Book Review: Accelerated Testing

Accelerated Testing: Statistical Models, Test Plans, and Data Analyses by Wayne Nelson

Published by John Wiley & Sons in 1990 this 601 page book started my career in reliability engineering.

I didn’t know it at the time in the early ‘90s, yet my assigned task to create an accelerated test for a new product would spark an interest in cheating time. Wayne’s book helped make that first accelerated test successful.

The Accelerated Testing book is a compendium of different ways to conduct accelerate tests with a focus on the planning the test and analyzing the data. Wayne is a reliability statistician, and as he will tell you, not an engineer.
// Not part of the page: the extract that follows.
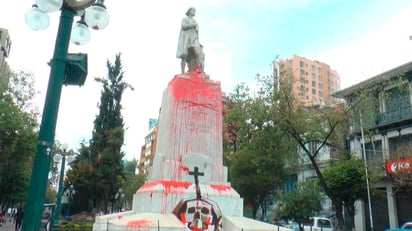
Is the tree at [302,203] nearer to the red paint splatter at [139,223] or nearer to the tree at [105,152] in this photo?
the tree at [105,152]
Thus the book tends to focus on the math.

What I enjoy about the book is the math is not the dry academic derivation driven material, it is full of examples and immediately useful formulas. There is just enough explanation to help the math wonks pursue their interest, and enough practical information to allow engineers to develop and conduct meaningful experiments.

Book Details and Comments

The book is essentially a textbook complete with end of chapter exercises. It also is chock full of references for those interested in gaining a deeper understanding of accelerated testing.
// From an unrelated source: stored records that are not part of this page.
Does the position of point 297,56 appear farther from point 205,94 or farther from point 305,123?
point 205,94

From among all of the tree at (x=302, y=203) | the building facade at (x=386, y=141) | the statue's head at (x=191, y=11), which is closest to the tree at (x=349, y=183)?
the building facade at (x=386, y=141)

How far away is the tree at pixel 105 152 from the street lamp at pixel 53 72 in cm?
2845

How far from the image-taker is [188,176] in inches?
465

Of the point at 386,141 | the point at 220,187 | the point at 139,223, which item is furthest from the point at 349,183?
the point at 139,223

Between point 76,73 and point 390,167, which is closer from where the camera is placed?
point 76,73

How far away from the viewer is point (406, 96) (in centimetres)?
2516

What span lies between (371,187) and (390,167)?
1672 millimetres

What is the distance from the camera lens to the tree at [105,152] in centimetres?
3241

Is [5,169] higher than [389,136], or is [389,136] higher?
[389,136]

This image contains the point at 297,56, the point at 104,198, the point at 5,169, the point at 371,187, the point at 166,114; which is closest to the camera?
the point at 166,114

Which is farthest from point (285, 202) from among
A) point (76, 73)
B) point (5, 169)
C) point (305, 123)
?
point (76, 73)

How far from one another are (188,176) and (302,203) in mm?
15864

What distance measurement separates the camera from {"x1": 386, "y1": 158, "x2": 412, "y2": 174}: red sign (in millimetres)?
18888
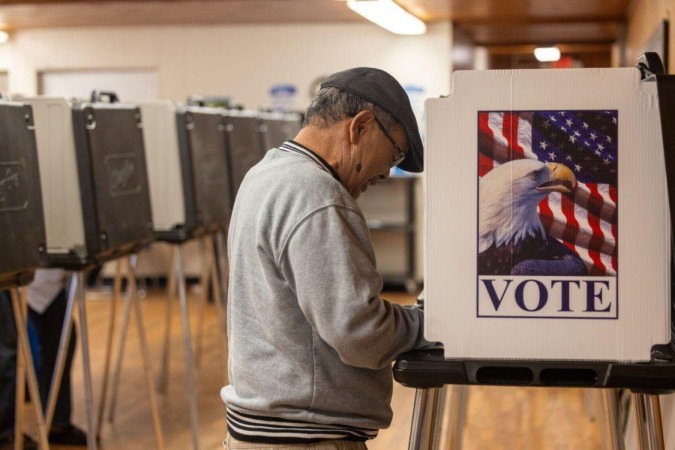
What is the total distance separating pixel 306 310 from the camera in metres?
1.61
Wayne organized the work in a typical fashion with an introduction, background material, then launches into the simpler life tests with a single stress before addressing more complex life testing methods.
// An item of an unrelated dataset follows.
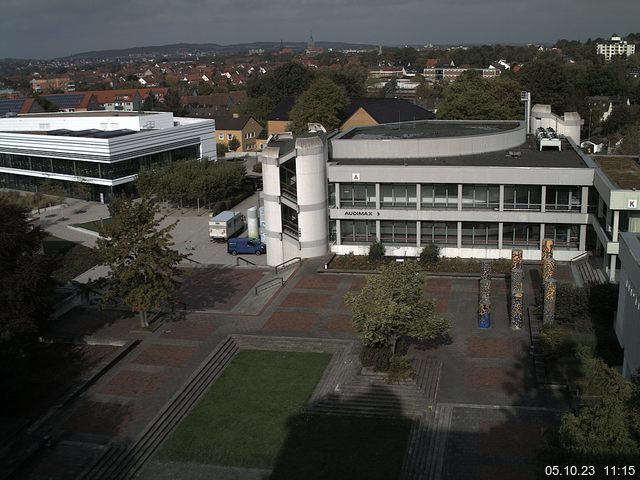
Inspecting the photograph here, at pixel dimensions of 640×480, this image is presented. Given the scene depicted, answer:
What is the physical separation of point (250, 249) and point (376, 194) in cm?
987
He does tend to focus on life data distributions, like Lognormal and Weibull, which is understandable given their importance when describing life data.

Beyond the distributions there is also a full treatment of acceleration models including Arrhenius and many others.

It is the mixture of life distributions at use and accelerated conditions along with an appropriate means to translate between the two that form the heart of the book.

Other testing discussions include step stress and degradation approaches.

Analysis Techniques

Wayne describes analysis methods in detail, as they support test planning and data analysis. He starts with graphical methods, least squares when dealing with complete (everything has failed) data, and later in the book a detailed treatment of the maximum likelihood estimation method.

The analysis in large part depends on the data and objective and he details best practices from both a practical and statistical point of view. In nearly every section there are lists of assumptions to check, often with tools or approaches to verify assumptions. This is too often missing from books about life data analysis and accelerated testing. One can make serious errors by ignoring the underlying assumptions of your accelerated testing.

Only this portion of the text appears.